Mas, para que tudo isso aconteça, é necessário que haja outra conversão. Desta vez na comunidade cristã. Ananias, indicado pelo Espírito a instruir Saulo, também precisa mudar. Sua desconfiança com Saulo é grande. Ele conhece seu histórico de perseguidor. Não consegue confiar nele. É o perigo do sectarismo que gera intolerância e intransigência. A conversão de Saulo é mais um manifesto da liberdade de Deus e da universalidade de sua mensagem. Ele age quando e como quiser para o bem de todas as gentes, sem nenhuma distinção.
Na “Via de Damasco” caem por terra as expectativas dos “zelosos defensores” de Deus. Acontece um indiscutível posicionamento contra a intolerância religiosa, sobretudo quando, sob a aparente defesa dos “direitos” de Deus, se esconde um perverso plano de manipulá-lo e usá-lo para defender e proteger seus próprios interesses. Quem defende e promove a violência, mesmo se for supostamente em defesa dos “valores religiosos”, depõe contra Deus.
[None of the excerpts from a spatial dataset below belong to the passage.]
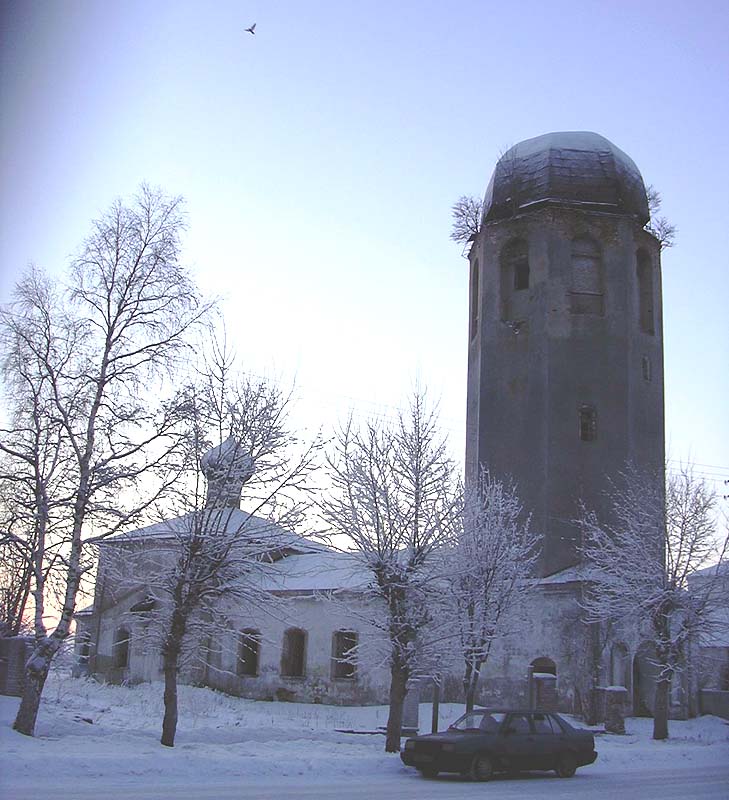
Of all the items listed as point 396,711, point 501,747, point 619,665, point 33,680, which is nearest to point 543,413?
point 619,665

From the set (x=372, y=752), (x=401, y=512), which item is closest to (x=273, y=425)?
(x=401, y=512)

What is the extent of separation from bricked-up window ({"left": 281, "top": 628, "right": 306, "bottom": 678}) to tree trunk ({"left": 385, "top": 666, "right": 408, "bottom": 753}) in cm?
1335

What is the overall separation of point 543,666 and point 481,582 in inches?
286

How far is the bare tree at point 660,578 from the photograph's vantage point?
2633 cm

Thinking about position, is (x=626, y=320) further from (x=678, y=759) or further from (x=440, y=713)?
(x=678, y=759)

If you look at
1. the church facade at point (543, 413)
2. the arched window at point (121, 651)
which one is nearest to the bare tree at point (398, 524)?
the church facade at point (543, 413)

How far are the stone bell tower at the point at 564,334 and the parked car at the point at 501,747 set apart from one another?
14.9 meters

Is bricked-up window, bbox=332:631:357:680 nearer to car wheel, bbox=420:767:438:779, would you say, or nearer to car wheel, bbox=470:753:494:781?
car wheel, bbox=420:767:438:779

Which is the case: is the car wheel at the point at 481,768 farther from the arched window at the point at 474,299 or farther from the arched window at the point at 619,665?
the arched window at the point at 474,299

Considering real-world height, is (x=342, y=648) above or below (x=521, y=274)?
below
Ele nunca se servirá do ódio e da intolerância para se defender e impor sua vontade. Já não aguenta mais quem vai à Igreja para “servi-lo”, “fortemente armado” física e ideologicamente e passando por cima da dignidade de seus filhos/as. Deus não quer setas aquarteladas em suas arrogantes convicções, mas comunidades de portas abertas, prontas a acolher e cuidar de todas as pessoas que chegam. Ananias acolhe Saulo, lhe impõe as mãos e lhe transmite o Espírito de Jesus de Nazaré. Nesse exato momento, as escamas caem dos seus olhos. “Acho que as escamas de Saulo eram suas supostas perfeições, sua ideologia religiosa, sua intransigência e intolerância” (Silvano Fausti). Então ele recupera a visão e é batizado. A partir deste momento, torna-se o apóstolo Paulo. Depois de alguns dias, ele já está falando de Jesus. Já não consegue conter o desejo de contar o que lhe aconteceu. Deus converte Saulo e o envolve no caminho de Jesus. Ananias, por sua vez, é convertido de sua desconfiança e se deixa envolver como companheiro nesta nova jornada que Saulo está prestes a empreender. Destas conversões nasce Paulo, apóstolo dos gentios, e surge uma nova comunidade cada vez mais empenhada em acolher todos aqueles que, independentemente de suas histórias, têm um desejo louco de conhecer Jesus e de dá-lo a conhecer aos outros.